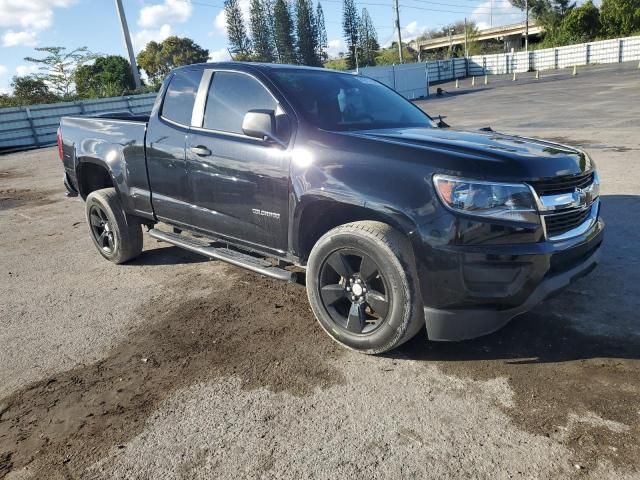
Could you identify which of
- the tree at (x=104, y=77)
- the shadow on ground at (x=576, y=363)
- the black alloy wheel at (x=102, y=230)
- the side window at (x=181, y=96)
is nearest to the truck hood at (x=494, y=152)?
the shadow on ground at (x=576, y=363)

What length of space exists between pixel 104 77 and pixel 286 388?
4478cm

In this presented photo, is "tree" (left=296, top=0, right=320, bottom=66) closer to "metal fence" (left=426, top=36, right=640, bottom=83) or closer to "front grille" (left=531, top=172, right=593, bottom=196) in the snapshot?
"metal fence" (left=426, top=36, right=640, bottom=83)

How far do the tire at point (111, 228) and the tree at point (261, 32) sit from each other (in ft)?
254

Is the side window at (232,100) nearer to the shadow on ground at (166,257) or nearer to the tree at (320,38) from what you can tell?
the shadow on ground at (166,257)

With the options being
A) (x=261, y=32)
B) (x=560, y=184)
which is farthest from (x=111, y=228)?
(x=261, y=32)

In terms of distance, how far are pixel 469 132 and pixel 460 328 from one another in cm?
159

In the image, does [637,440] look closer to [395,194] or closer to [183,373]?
[395,194]

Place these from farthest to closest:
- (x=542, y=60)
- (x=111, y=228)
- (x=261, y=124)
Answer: (x=542, y=60) < (x=111, y=228) < (x=261, y=124)

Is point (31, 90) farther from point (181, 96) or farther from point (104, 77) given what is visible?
point (181, 96)

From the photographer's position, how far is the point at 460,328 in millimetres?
2805

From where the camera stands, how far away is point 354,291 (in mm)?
3162

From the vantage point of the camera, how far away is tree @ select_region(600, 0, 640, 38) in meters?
58.5

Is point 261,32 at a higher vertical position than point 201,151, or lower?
higher

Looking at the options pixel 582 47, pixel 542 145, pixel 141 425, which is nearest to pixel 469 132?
pixel 542 145
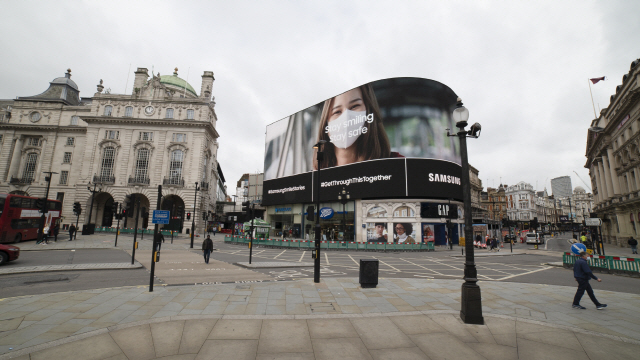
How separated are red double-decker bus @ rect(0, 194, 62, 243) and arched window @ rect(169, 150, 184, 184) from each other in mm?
25457

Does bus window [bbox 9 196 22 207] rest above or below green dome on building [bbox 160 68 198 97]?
below

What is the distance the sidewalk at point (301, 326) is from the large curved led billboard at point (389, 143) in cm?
2840

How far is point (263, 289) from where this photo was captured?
31.4 feet

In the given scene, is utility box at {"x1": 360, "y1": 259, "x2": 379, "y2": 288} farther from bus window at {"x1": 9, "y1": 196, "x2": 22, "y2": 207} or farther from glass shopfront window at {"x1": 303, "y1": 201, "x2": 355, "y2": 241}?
bus window at {"x1": 9, "y1": 196, "x2": 22, "y2": 207}

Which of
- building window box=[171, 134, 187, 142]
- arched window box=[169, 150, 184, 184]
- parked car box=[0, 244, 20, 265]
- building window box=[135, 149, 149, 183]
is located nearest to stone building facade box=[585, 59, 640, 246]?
parked car box=[0, 244, 20, 265]

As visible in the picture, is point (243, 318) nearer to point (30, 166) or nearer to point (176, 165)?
point (176, 165)

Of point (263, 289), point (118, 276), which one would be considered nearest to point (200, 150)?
point (118, 276)

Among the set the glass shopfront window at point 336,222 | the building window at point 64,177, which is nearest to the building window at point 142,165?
the building window at point 64,177

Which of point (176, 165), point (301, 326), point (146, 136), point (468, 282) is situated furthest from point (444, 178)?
point (146, 136)

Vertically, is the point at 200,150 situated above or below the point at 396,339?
above

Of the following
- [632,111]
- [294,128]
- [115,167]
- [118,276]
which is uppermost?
[294,128]

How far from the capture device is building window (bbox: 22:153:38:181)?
57.8 metres

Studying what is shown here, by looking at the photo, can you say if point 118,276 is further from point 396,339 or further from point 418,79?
point 418,79

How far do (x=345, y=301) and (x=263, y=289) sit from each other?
297 cm
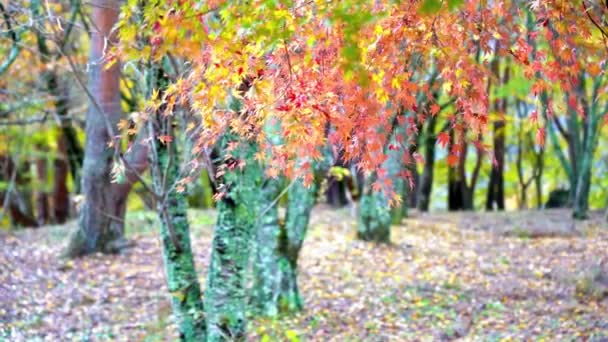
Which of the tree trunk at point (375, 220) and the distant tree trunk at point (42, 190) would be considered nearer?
the tree trunk at point (375, 220)

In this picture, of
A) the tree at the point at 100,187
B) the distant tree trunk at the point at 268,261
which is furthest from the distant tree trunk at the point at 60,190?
the distant tree trunk at the point at 268,261

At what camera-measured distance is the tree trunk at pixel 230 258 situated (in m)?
6.45

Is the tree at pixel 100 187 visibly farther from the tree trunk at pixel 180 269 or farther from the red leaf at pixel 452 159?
the red leaf at pixel 452 159

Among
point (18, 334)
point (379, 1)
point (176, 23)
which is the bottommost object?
point (18, 334)

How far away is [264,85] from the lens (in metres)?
3.76

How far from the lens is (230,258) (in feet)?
21.2

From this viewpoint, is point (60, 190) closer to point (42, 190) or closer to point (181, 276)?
point (42, 190)

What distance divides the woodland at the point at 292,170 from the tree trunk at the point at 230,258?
2 centimetres

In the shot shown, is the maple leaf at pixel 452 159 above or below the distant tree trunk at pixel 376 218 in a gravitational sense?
above

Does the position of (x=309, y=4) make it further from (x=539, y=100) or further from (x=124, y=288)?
(x=124, y=288)

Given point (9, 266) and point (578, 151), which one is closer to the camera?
point (9, 266)

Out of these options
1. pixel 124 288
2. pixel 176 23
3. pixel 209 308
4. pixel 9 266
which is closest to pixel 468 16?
pixel 176 23

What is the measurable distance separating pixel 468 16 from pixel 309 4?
1.01 m

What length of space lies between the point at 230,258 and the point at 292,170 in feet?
5.83
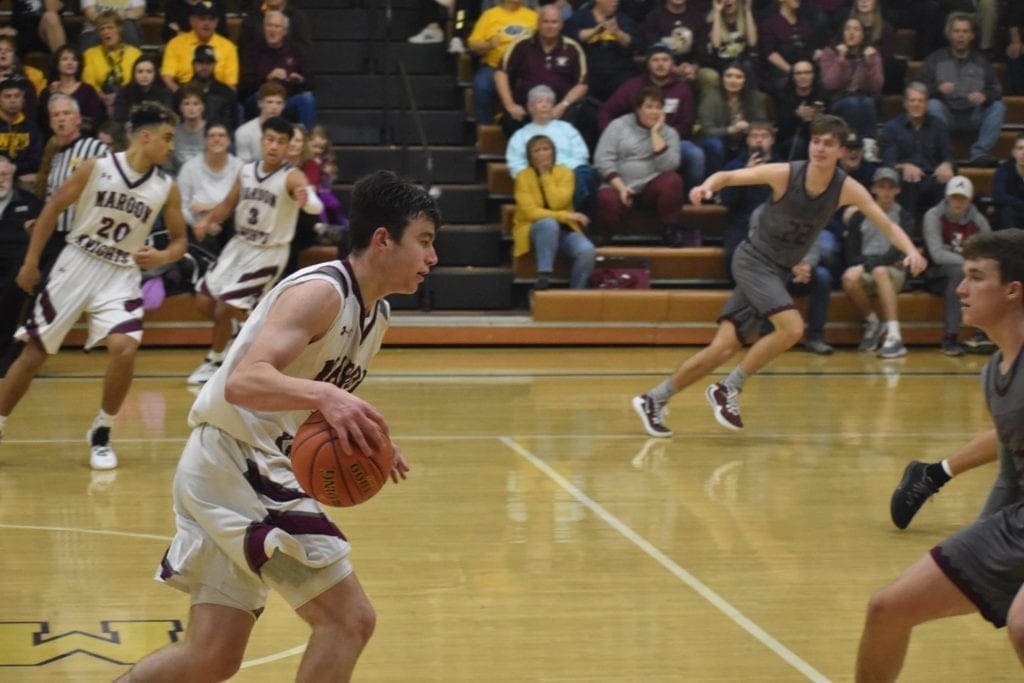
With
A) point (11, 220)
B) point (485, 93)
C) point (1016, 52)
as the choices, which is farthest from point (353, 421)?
point (1016, 52)

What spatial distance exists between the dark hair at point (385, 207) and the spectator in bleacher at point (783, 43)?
10.9 metres

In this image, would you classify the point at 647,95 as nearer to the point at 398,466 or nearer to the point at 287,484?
the point at 287,484

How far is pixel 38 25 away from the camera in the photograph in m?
13.9

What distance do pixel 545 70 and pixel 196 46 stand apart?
10.0ft

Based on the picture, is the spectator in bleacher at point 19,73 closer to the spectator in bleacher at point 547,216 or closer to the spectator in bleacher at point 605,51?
the spectator in bleacher at point 547,216

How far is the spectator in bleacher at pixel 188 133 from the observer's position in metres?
12.4

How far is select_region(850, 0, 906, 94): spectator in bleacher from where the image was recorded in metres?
14.6

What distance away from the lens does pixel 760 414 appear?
31.9 feet

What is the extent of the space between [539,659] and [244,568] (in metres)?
1.51

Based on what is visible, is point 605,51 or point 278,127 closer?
point 278,127

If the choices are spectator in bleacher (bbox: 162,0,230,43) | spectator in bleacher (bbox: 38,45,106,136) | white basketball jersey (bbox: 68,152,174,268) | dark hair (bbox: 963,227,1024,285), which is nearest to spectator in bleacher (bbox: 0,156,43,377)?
spectator in bleacher (bbox: 38,45,106,136)

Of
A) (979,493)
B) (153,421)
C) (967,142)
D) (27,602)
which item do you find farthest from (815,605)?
(967,142)

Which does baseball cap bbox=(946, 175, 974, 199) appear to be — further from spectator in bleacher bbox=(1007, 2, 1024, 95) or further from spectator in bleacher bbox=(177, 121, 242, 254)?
spectator in bleacher bbox=(177, 121, 242, 254)

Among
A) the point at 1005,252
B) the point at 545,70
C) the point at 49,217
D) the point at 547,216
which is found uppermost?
the point at 1005,252
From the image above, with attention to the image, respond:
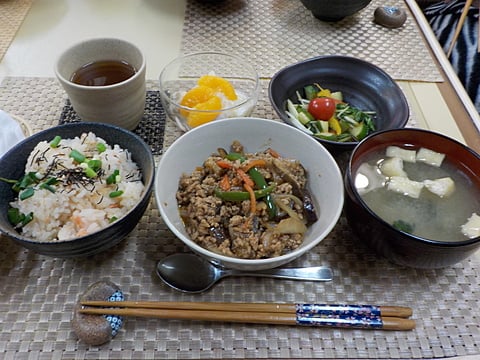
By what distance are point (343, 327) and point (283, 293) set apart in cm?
21

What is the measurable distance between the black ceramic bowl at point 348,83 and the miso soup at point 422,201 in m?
0.31

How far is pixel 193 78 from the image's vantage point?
6.53ft

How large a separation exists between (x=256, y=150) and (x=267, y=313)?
64 centimetres

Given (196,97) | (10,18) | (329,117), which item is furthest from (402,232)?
(10,18)

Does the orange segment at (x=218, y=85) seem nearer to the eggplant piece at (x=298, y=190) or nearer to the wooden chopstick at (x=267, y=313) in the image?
the eggplant piece at (x=298, y=190)

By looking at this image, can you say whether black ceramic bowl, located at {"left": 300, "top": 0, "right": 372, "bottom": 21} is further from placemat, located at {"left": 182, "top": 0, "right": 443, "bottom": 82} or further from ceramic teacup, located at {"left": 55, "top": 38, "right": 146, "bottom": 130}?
ceramic teacup, located at {"left": 55, "top": 38, "right": 146, "bottom": 130}

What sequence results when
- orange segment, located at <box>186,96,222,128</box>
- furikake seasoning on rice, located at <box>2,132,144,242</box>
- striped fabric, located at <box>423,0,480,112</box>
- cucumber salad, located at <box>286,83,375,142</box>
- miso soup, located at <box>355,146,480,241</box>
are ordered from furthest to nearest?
striped fabric, located at <box>423,0,480,112</box> < cucumber salad, located at <box>286,83,375,142</box> < orange segment, located at <box>186,96,222,128</box> < miso soup, located at <box>355,146,480,241</box> < furikake seasoning on rice, located at <box>2,132,144,242</box>

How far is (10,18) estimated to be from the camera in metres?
2.39

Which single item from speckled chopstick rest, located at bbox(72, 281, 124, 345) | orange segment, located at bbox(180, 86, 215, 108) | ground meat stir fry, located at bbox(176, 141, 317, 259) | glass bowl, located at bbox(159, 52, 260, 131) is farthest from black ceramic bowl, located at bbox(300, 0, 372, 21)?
speckled chopstick rest, located at bbox(72, 281, 124, 345)

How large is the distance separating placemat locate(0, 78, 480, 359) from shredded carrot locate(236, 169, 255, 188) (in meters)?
0.32

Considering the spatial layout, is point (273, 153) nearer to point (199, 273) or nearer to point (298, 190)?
point (298, 190)

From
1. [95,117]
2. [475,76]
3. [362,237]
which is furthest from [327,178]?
[475,76]

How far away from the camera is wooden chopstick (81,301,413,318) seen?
114cm

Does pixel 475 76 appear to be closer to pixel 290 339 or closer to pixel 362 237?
pixel 362 237
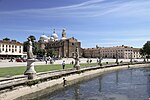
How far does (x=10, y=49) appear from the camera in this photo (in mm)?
123188

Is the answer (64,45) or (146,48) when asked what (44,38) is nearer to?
(64,45)

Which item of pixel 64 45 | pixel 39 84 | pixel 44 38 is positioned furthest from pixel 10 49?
pixel 39 84

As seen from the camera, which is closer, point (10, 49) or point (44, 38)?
point (10, 49)

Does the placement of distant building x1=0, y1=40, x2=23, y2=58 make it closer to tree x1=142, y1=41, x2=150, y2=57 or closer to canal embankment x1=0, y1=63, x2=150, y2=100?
tree x1=142, y1=41, x2=150, y2=57

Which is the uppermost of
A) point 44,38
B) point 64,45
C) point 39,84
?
point 44,38

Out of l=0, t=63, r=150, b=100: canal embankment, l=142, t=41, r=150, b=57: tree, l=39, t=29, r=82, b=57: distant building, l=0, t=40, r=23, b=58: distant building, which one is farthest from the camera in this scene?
l=39, t=29, r=82, b=57: distant building

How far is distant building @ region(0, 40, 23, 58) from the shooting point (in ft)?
389

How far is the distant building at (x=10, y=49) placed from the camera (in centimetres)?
11850

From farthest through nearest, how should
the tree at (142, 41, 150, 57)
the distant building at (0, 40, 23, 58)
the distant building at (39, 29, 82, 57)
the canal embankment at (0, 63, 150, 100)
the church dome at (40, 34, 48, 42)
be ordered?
the church dome at (40, 34, 48, 42), the distant building at (39, 29, 82, 57), the tree at (142, 41, 150, 57), the distant building at (0, 40, 23, 58), the canal embankment at (0, 63, 150, 100)

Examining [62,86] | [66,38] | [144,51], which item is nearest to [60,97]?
[62,86]

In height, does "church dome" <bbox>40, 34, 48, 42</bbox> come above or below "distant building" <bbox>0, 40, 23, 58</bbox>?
above

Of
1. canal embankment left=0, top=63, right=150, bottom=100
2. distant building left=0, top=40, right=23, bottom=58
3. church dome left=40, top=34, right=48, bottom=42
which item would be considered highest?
church dome left=40, top=34, right=48, bottom=42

# # # # #

**DIRECTIONS:** Word for word, quote the lines from the line containing "Examining [62,86] |" through the end of the material, both included, and nothing else.

**RESPONSE:**
Examining [62,86] | [66,38] | [144,51], which item is nearest to [60,97]?
[62,86]

In height, does "church dome" <bbox>40, 34, 48, 42</bbox> come above or below "distant building" <bbox>0, 40, 23, 58</bbox>?
above

Of
1. canal embankment left=0, top=63, right=150, bottom=100
2. distant building left=0, top=40, right=23, bottom=58
3. church dome left=40, top=34, right=48, bottom=42
which item would be considered highest?
church dome left=40, top=34, right=48, bottom=42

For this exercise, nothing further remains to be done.